----- PROVIDED MATERIAL
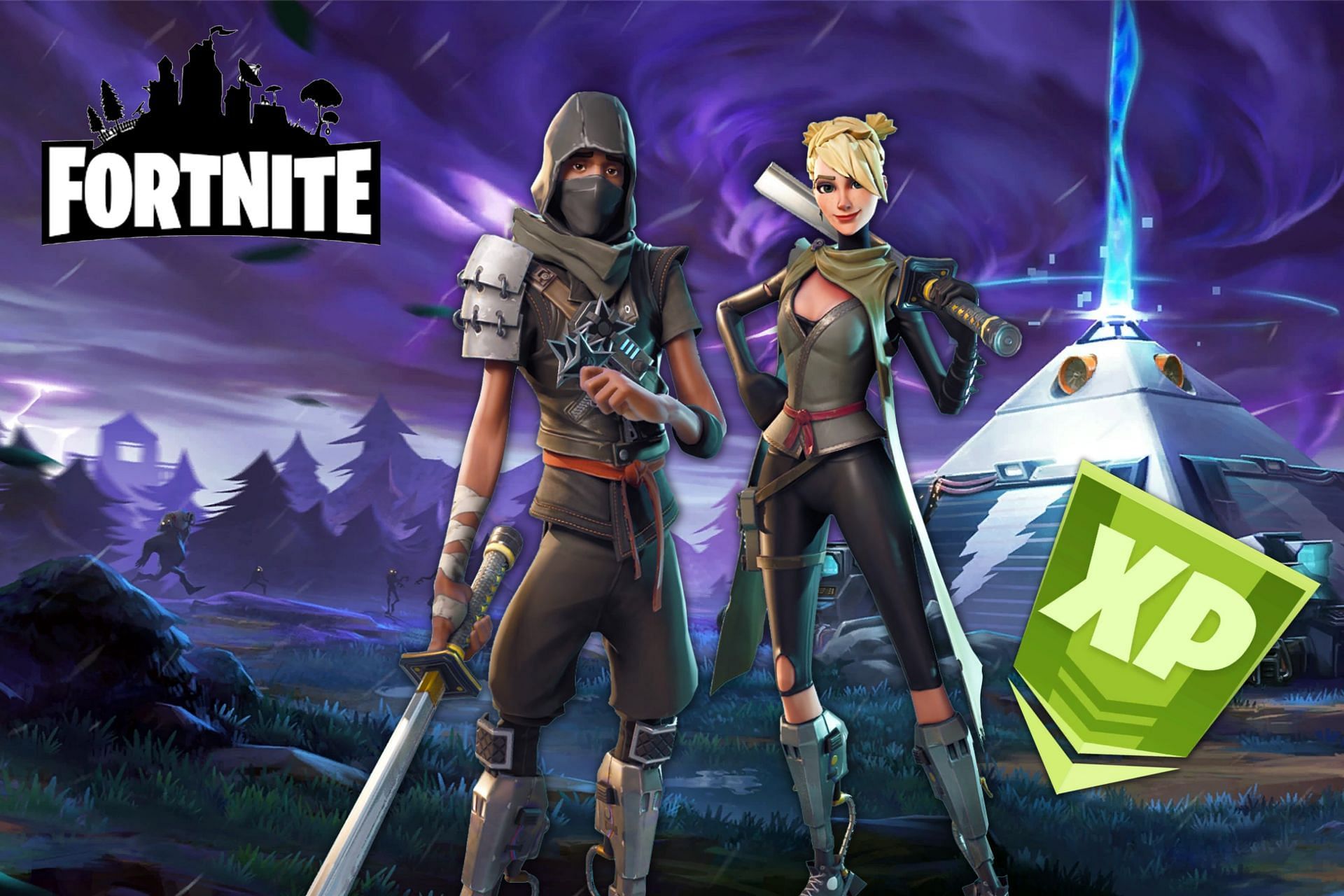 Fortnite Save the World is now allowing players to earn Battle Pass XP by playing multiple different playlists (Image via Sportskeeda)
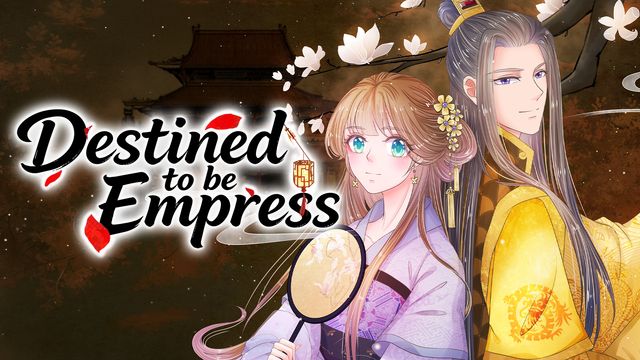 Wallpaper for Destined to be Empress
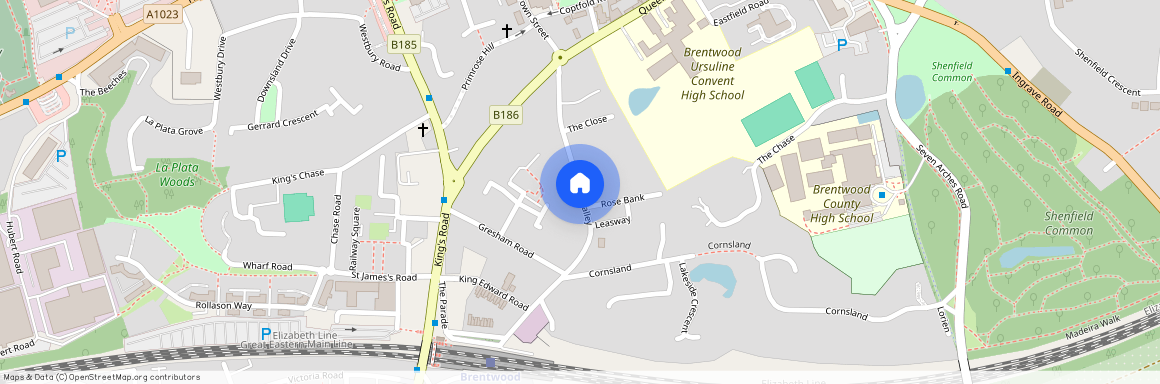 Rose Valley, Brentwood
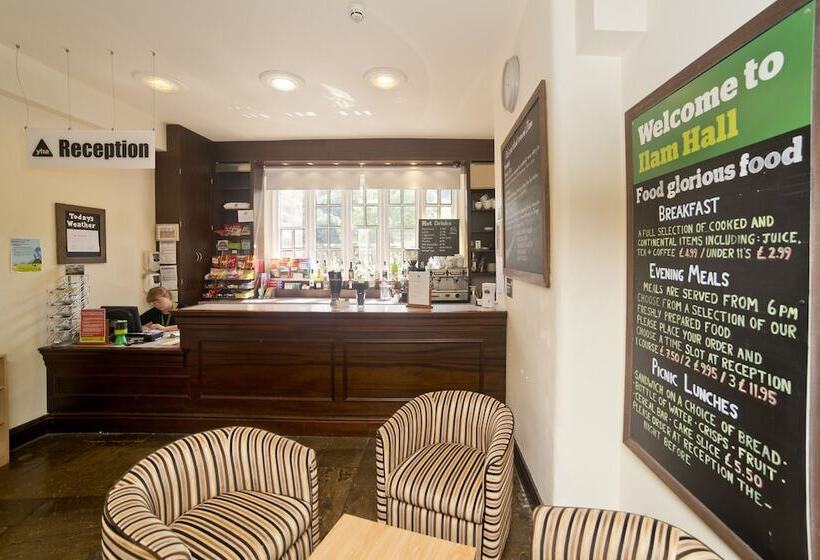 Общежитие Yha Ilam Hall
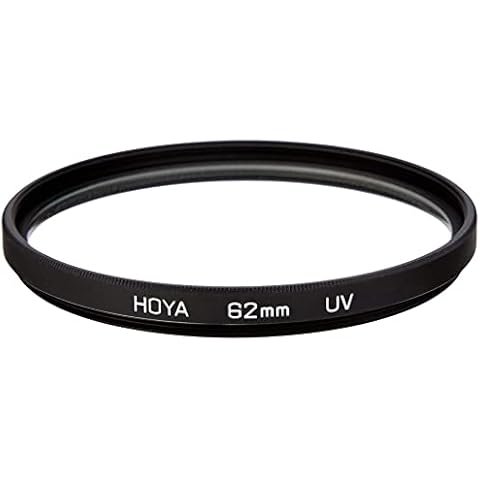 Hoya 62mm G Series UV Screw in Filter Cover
----------
----- PROVIDED MATERIAL
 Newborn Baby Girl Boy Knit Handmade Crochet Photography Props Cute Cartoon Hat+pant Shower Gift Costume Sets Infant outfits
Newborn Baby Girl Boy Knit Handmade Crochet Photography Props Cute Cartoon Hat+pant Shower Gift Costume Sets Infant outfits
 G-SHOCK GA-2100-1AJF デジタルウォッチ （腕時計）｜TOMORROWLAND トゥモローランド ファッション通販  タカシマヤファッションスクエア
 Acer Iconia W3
----------
Retype the entries word for word, beginning at the line that contains "Fortnite Save the" and stopping after the line that contains "Hoya 62mm G Series UV Screw in Filter Cover". Leave the pictures out of your answer.

# [RESULT FOR THIS EXERCISE]
 Fortnite Save the World is now allowing players to earn Battle Pass XP by playing multiple different playlists (Image via Sportskeeda)
 Wallpaper for Destined to be Empress
 Rose Valley, Brentwood
 Общежитие Yha Ilam Hall
 Hoya 62mm G Series UV Screw in Filter Cover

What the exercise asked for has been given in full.